** Problem description **
Please return, word for word, the lines running from the start of the rows through the line containing "5. [230,218]", both ends included.

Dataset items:
------------------------------

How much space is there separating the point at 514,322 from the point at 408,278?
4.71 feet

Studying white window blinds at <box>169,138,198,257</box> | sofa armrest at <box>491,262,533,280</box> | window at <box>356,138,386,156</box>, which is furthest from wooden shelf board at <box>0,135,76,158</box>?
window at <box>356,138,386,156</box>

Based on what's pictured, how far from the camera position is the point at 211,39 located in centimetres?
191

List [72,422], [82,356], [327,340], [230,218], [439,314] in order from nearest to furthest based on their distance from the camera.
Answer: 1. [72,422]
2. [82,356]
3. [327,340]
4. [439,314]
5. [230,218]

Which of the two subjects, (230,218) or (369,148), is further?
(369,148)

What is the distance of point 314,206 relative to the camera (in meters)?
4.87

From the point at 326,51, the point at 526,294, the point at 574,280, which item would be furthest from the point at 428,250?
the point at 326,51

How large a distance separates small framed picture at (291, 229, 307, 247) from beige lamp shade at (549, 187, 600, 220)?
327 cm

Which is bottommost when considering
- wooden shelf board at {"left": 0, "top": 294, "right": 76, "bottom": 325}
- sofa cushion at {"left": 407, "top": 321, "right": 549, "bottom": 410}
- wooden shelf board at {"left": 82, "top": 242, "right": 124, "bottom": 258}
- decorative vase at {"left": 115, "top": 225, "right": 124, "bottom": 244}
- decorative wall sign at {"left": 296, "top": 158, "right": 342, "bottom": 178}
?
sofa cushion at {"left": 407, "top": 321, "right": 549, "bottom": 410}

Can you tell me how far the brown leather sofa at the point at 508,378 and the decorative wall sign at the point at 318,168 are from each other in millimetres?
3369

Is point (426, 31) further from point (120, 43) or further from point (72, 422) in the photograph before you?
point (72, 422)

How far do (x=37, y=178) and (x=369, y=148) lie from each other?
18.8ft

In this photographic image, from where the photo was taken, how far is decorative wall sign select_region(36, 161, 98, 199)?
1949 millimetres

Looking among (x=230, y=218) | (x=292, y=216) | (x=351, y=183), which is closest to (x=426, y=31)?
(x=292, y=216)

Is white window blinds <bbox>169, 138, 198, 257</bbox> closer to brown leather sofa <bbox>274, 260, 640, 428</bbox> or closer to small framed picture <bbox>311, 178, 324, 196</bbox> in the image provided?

------------------------------

** Reply to the task **
How much space is there separating the point at 514,322 from the point at 408,278?
4.71 feet

Studying white window blinds at <box>169,138,198,257</box> | sofa armrest at <box>491,262,533,280</box> | window at <box>356,138,386,156</box>, which is furthest from wooden shelf board at <box>0,135,76,158</box>?
window at <box>356,138,386,156</box>

Based on what's pictured, how far from the camera position is the point at 211,39 located in centimetres?
191

List [72,422], [82,356], [327,340], [230,218], [439,314] in order from nearest to furthest based on their distance from the camera.
Answer: 1. [72,422]
2. [82,356]
3. [327,340]
4. [439,314]
5. [230,218]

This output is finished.